═══ Source excerpt
# S3-Only Backend Quick Start: Versioned Artifacts Management

This guide walks you through using the versioned artifacts system's S3-only backend to manage binary artifacts. We'll use simple binary content as examples to demonstrate the concepts, but the system works with any binary files - SQLite databases, machine learning models, configuration archives, documentation snapshots, or any files you need to version.

## What is the S3-Only Backend?

The S3-Only Backend is a lightweight artifact management system that uses Amazon S3 as the sole storage solution for both binary content and metadata. Unlike the hybrid S3+DynamoDB approach, this backend stores everything in S3 using a structured folder hierarchy and smart filename encoding.

### When to Use S3-Only Backend

**Perfect for any binary artifacts:**
- SQLite databases (1MB - 50MB)
- Machine learning model files
- Configuration archives
- Documentation snapshots
- Small to medium binary assets
- Compiled applications
- Asset bundles

**Key Benefits:**
- Simpler setup (only S3 required)
- Cost-effective for moderate file sizes
- Built-in versioning and rollback
- No DynamoDB complexity

## Core Concepts

### Artifact

Any binary file that you want to version - SQLite databases, ML models, configuration files, compiled applications, or any other binary content that needs version management.

### Version

An immutable snapshot of your artifact:

- **LATEST**: Mutable development version (always points to newest content)
- **Numbered Versions**: Immutable snapshots (1, 2, 3, ... up to 999,999)

### Alias

A named pointer to specific versions that enables deployment patterns:

- **Simple Alias**: Points to one version (e.g., `prod` → version 5)
══════
═══ Raw records
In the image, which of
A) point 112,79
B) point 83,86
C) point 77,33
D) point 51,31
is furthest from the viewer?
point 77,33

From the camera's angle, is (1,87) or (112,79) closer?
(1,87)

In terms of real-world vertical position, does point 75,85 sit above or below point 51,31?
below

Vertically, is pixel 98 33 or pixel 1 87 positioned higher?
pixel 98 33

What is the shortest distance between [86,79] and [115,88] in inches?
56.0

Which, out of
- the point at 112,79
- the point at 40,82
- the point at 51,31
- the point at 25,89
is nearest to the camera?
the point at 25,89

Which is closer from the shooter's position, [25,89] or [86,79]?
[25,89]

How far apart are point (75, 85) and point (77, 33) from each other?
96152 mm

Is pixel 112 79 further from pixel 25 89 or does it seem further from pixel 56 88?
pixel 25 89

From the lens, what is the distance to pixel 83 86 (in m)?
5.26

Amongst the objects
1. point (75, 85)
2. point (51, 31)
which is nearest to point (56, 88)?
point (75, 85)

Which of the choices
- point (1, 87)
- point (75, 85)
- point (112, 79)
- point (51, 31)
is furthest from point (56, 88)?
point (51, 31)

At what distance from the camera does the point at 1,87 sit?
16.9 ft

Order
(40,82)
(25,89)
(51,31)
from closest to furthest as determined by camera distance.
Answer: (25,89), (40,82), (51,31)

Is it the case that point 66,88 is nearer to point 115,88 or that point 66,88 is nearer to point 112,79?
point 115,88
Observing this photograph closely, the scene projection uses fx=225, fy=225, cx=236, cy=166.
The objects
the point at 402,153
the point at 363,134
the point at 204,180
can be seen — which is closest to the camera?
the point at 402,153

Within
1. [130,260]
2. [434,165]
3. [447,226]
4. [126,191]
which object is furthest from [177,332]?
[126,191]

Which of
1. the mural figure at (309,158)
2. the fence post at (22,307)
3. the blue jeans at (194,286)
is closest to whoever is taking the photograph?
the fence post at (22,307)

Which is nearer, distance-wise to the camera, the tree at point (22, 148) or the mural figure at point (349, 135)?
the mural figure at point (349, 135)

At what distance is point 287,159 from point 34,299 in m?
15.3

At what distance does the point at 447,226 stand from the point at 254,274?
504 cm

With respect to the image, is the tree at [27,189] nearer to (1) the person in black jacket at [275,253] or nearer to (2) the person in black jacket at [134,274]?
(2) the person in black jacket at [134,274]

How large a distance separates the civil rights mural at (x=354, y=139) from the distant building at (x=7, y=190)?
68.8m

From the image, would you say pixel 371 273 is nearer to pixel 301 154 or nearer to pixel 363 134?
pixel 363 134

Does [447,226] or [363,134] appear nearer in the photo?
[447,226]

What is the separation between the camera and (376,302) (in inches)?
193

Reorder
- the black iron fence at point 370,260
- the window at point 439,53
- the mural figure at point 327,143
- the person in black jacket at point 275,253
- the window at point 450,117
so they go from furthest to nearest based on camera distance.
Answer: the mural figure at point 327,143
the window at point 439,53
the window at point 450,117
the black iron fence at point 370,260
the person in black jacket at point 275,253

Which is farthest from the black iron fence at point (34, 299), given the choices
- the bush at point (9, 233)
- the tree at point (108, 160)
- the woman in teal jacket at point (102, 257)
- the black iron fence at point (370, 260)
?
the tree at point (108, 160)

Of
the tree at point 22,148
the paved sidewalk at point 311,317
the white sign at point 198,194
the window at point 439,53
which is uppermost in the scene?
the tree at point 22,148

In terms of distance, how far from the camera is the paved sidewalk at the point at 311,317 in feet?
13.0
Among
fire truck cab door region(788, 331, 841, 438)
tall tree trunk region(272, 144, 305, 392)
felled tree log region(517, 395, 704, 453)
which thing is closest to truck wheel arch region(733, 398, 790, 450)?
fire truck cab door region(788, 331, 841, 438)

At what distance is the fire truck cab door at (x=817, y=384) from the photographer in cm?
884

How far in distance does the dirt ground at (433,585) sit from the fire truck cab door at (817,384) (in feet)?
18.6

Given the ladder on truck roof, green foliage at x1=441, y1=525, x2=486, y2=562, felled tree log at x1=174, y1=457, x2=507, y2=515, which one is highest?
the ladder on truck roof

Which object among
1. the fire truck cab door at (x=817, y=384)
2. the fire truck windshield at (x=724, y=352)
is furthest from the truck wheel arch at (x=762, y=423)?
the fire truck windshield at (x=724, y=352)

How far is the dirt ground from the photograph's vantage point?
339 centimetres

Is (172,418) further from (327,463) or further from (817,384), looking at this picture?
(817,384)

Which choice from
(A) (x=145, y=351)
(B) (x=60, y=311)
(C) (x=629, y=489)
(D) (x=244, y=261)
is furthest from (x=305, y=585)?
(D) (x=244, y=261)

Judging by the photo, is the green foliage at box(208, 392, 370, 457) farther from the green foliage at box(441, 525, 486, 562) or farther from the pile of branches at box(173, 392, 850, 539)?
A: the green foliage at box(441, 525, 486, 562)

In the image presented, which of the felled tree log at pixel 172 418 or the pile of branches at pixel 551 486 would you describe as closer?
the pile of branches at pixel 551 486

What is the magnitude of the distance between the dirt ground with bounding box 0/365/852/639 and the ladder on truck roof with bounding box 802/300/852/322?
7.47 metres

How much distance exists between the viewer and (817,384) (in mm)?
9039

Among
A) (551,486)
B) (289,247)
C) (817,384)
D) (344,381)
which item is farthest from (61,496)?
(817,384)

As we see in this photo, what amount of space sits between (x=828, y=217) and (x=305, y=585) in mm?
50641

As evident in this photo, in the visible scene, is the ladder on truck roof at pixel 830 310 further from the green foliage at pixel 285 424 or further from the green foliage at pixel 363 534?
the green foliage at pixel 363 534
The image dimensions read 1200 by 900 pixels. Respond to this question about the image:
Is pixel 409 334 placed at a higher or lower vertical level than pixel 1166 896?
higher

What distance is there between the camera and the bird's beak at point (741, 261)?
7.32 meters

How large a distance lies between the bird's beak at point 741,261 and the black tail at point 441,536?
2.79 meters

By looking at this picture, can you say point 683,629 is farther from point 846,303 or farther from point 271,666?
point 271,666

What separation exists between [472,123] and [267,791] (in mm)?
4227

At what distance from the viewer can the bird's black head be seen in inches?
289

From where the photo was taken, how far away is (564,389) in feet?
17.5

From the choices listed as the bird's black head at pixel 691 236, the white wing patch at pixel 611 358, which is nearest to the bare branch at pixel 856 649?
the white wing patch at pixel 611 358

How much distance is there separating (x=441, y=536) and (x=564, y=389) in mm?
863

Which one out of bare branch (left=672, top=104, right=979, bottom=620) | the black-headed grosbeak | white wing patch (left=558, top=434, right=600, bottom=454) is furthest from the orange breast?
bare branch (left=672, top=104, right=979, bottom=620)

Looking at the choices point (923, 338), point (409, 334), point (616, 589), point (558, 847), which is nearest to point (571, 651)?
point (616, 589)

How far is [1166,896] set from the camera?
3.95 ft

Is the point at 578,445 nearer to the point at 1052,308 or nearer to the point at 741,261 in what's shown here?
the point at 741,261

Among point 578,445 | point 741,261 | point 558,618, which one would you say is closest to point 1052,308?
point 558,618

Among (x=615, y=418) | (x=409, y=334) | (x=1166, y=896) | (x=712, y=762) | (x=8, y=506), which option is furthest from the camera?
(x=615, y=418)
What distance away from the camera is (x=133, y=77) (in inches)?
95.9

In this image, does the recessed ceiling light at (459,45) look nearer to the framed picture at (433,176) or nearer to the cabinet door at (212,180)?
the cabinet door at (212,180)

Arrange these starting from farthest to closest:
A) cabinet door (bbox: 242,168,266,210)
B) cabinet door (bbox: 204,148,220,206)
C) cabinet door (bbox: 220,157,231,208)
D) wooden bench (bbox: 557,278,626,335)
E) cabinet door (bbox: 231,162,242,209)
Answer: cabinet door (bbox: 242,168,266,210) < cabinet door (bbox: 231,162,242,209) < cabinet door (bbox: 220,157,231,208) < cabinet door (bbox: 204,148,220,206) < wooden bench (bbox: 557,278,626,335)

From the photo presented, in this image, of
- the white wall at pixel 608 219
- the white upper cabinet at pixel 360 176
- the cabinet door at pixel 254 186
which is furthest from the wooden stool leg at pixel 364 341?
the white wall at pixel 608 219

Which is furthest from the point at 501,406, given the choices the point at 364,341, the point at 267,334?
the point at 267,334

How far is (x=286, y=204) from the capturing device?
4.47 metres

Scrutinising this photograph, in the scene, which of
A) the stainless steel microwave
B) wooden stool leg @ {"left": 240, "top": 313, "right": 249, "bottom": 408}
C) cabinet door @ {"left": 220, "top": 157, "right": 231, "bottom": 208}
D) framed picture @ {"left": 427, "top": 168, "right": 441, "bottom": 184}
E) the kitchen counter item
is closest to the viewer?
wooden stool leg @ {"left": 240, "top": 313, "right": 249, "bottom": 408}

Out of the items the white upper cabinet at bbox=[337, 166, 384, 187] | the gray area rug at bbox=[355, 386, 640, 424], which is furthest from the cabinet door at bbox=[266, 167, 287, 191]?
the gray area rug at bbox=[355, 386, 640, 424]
══════
- **Problem set**
a) In the S3-only backend guide, rewrite the paragraph beginning "The S3-Only Backend is a lightweight" as a short bulleted list that keeps its main facts.
b) Reproduce the S3-only backend guide word for word, from "## Core Concepts" up to and including "up to 999,999)".
c) Answer these from the S3-only backend guide:
(i) What size range is given for SQLite databases?
(ii) What is the highest numbered version allowed?
(iii) In the simple alias example, which version does `prod` point to?
The records stand apart from the S3-only backend guide and are separate material.

- **Answer set**
a)
- A lightweight artifact management system
- Uses Amazon S3 as the only storage for both binary content and metadata
- Differs from the hybrid S3+DynamoDB approach by keeping everything in S3
- Relies on a structured folder hierarchy and smart filename encoding

b)
## Core Concepts

### Artifact

Any binary file that you want to version - SQLite databases, ML models, configuration files, compiled applications, or any other binary content that needs version management.

### Version

An immutable snapshot of your artifact:

- **LATEST**: Mutable development version (always points to newest content)
- **Numbered Versions**: Immutable snapshots (1, 2, 3, ... up to 999,999)

c)
(i) 1MB - 50MB
(ii) 999,999
(iii) Version 5